If needed, extend baking time by 5–10 minutes depending on your oven. Be careful not to overbake — the rice cake should stay soft and chewy inside.
Step 5: Cool and Serve
Remove the rice cake from the oven and place it on a cooling rack for about 5 minutes. This helps maintain its crisp crust while allowing the inside to settle.
Once slightly cooled, demold and cut into squares. Enjoy warm for the best flavor and that irresistible cheese pull.
Tips & Tricks
Use freshly steamed taro. It blends more smoothly and enhances the flavor of the filling.
Don‘t skip the baking powder. It keeps the rice cake light and prevents it from becoming dense.
Eat it warm. That’s when the cheese is melty, the taro is creamy, and the crust is perfectly crisp.
Line your baking pan. Oil or parchment paper will help you remove the cake easily without sticking.
Frequently Asked Questions
Can I make this rice cake ahead of time?
Yes! You can prepare and bake it in advance, then store it in an airtight container in the fridge for up to 2 days. Reheat it in the oven or air fryer before serving to bring back the crispy texture.
Can I skip the pork floss or cheese?
You can — but the sweet and savory combination is what makes this dessert stand out. Without them, it’ll still taste good but less dynamic.
Can I use water instead of milk?
Yes, water works in a pinch, though milk gives the batter a richer, more tender finish.

Baked Taro Rice Cake | Asian-Inspired Dessert You’ll Love
Ingredients
Taro Paste Filling
- 200 g cooked taro
- 10 g granulated sugar
- 3 g purple sweet potato powder optional
- 5 g butter
- 40 g heavy cream
- 10 g condensed milk
Rice Cake Batter
- 1 egg
- 30 g granulated sugar
- 180 g milk
- 40 g corn oil
- 200 g glutinous rice flour
- 5 g baking powder
Filling Layers
- Pork floss as needed
- 3 cheese slices
Instructions
Step 1: Make the Taro Filling
- Peel and steam the taro for about 25 minutes until soft.

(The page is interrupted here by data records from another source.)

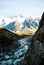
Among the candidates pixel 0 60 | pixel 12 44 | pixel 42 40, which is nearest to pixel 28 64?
pixel 42 40

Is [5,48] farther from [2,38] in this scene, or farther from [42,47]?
[42,47]

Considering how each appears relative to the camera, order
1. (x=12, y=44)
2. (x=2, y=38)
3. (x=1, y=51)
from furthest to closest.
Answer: (x=2, y=38)
(x=12, y=44)
(x=1, y=51)

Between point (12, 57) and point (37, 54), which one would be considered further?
point (12, 57)

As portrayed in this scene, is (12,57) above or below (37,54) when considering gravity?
below

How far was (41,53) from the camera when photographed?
41594 millimetres

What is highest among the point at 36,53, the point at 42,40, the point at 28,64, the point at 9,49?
the point at 42,40

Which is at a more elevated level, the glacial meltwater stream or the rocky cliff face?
the rocky cliff face

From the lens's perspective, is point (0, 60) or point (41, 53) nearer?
point (41, 53)

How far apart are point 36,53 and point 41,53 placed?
6.60 feet

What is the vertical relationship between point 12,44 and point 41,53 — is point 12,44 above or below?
below

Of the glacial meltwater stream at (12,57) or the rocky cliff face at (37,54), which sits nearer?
the rocky cliff face at (37,54)

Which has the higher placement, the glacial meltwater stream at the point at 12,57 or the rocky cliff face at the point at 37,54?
the rocky cliff face at the point at 37,54

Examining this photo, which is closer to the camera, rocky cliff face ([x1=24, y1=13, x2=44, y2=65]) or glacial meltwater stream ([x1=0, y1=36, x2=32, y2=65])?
rocky cliff face ([x1=24, y1=13, x2=44, y2=65])

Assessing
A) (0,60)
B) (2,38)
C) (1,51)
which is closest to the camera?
(0,60)
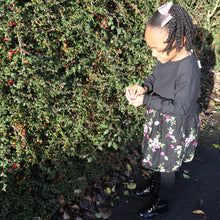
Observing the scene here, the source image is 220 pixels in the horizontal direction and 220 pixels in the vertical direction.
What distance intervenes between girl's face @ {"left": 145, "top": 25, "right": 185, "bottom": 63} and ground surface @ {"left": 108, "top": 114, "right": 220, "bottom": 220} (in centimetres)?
182

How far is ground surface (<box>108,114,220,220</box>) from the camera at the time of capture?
251 centimetres

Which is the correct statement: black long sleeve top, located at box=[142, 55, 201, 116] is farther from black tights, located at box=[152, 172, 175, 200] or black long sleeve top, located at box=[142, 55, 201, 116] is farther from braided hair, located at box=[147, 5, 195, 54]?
black tights, located at box=[152, 172, 175, 200]

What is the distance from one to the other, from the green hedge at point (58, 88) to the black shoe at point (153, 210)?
71cm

Place it in a large mixing bowl, then add the granulated sugar, purple sweet potato powder, softened butter, heavy cream, and condensed milk.
- Mash with a spoon or smasher until smooth and lump-free. Use a silicone spatula to mix until the taro paste becomes glossy and uniform.
Step 2: Prepare the Rice Cake Batter
- Take a large mixing bowl and crack in the egg. Add the granulated sugar, then pour in the milk and corn oil. Continue whisking until the mixture is fully combined and smooth with no separation.
- Add the glutinous rice flour and baking powder, whisking gently (avoid circular stirring) until there are no dry patches or lumps. The batter should be thick yet pourable.
Step 3: Assemble the Layers
- Line or grease your baking pan (round or square both work well). Pour in half the batter and gently shake the pan to spread it evenly.
- Layer on the taro filling, then sprinkle a generous amount of pork floss. Place the cheese slices on top (trim if needed to fit the mold).
- Pour in the remaining batter, fully covering the filling. Tap the pan lightly to release any air bubbles.
Step 4: Bake the Rice Cake
- Preheat the oven to 180°C (356°F) for 15 minutes.
- Bake in the middle rack for 40 minutes or until the top is golden brown and slightly springy when touched.
- If needed, extend baking time by 5–10 minutes depending on your oven. Be careful not to overbake — the rice cake should stay soft and chewy inside.
Step 5: Cool and Serve
- Remove the rice cake from the oven and place it on a cooling rack for about 5 minutes. This helps maintain its crisp crust while allowing the inside to settle.
- Once slightly cooled, demold and cut into squares. Enjoy warm for the best flavor and that irresistible cheese pull.